Use `ignore_index=True` and save the resulting dataframe to the variable `df`, overriding the original dataframe with updated data.

##### Question 22: Print out the dataframe
Use the `.tail()` or `.head()` method to make sure that the panda was correctly added to the table of employees.

#### Removing Sharon
It is common knowledge at Adventure Works that Sharon's mortal enemy is the panda. For this reason, Sharon decided that she does not want her name associated with analyses that include employee data. Because of this, you will need to remove Sharon from the data set.

##### Question 23: Find the row with Sharon's information
Sharon works in the Engineering deparment. Use filtering methods to filter the dataframe and get back employees in the Engineering department.

##### Question 24: Locate the row index number for Sharon
Sharon is an employee in the Engineering department. Take note of the row her information is on. What is the row index number containing Sharon's information?

```
Your answer here
```

##### Question 25: Drop Sharon
Use the `.drop()` method and Sharon's row index number to drop Sharon from the dataframe. Remember to pass in the row index number into the argument `index=`. Make sure that this code updates the original dataframe.

##### Question 26: Print out the dataframe
Print out the Engineering department again to make sure that Sharon's information was correctly removed.

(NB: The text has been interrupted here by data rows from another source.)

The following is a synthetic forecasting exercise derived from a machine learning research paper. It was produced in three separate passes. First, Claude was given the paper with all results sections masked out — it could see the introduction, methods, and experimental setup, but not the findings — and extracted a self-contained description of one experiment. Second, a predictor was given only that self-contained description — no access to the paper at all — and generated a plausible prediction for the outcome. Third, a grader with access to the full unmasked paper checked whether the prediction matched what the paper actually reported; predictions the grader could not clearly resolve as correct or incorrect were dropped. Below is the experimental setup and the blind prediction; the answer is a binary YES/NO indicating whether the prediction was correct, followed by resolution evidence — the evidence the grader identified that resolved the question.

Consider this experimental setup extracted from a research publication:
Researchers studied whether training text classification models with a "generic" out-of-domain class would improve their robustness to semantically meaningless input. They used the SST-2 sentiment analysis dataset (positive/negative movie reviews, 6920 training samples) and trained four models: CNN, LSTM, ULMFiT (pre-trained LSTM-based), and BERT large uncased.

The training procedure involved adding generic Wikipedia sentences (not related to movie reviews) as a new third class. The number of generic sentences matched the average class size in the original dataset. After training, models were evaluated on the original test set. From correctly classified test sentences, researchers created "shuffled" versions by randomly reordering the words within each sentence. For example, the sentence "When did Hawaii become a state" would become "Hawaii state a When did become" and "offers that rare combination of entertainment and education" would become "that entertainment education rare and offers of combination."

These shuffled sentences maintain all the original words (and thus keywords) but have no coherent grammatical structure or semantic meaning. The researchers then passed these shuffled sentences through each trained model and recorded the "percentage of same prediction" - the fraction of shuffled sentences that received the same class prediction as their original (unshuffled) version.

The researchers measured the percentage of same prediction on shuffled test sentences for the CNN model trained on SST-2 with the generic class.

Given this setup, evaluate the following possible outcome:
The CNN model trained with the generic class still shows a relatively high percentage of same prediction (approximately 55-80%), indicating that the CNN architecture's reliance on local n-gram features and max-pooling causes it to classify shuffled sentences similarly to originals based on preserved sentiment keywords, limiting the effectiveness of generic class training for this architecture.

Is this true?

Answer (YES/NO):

#### Removing organization level 4
The dataframe you are working with is going to be used for analysis of employees working in levels other than organization level 4. Because of this, you will need to remove all records in the dataframe where employees worked in organization level 4.

##### Question 27: Find rows where `OrganizationLevel` is 4
Use a filter or the `.loc` property to get a filtered dataframe where `OrganizationLevel` **is** 4.

##### Question 28: Get the indexes where `OrganizationLevel` is 4
Get a list of indexes where `OrganizationLevel` is 4. To do this, simply take the code you used above and use the property `.index` on it.

##### Question 29: Save the indexes to a variable
Take the code from above and save the list of indexes to a variable called `level_4_indexes`.

##### Question 30: Drop the records with shift number 1
Use the `.drop()` method to drop the records with organization level 4. Remember that the indexes of people who have organization level 4 are already stored in a variable `level_4_indexes`. You can pass this variable to the `.drop()` method using `index=level_4_indexes`. Make sure to override the original dataframe.

##### Question 31: Print out the dataframe
Print out the resulting dataframe using the `.head()` method to make sure that no employees with `ShiftID` of 1 still exist in the dataframe. If you don't see any in the top five rows, you did this correctly.

#### Sorting the dataframe
The CEO wants to make sure that none of the employees have a higher rate of pay than he does. Sort the dataframe by `Rate` using the `.sort_values()` method.

##### Question 32: Sort the dataframe by `Rate`
Sort the dataframe by the `Rate` column. You can do this by using the `.sort_values()` method. Do not pass in any other arguments to the `.sort_values()` method.

##### Question 33: Sort by `Rate` descending
Use the same code as above but pass in the correct arguments to sort the dataframe by `Rate` descending.

##### Question 34: Sort by `Rate` ascending and `LoginID` descending
Use appropriate arguments to sort the dataframe again by the `Rate` column in ascending order and the `LoginID` column in descending order.

##### Question 35: Save the sorted dataframe
Use the code written above to save the newly sorted dataframe to the variable `df`. This new dataframe will override the old dataframe.

##### Question 36: Reset the indexes
Use the `.sort_index()` method to reset the rows back to their previous order. Make sure to save it to a new variable `df`. This should override the existing dataframe.

##### Question 37: Print out the final dataframe
Use the `.head()` method to print out the first five rows of the dataframe. Make sure that the rows are ordered by their index.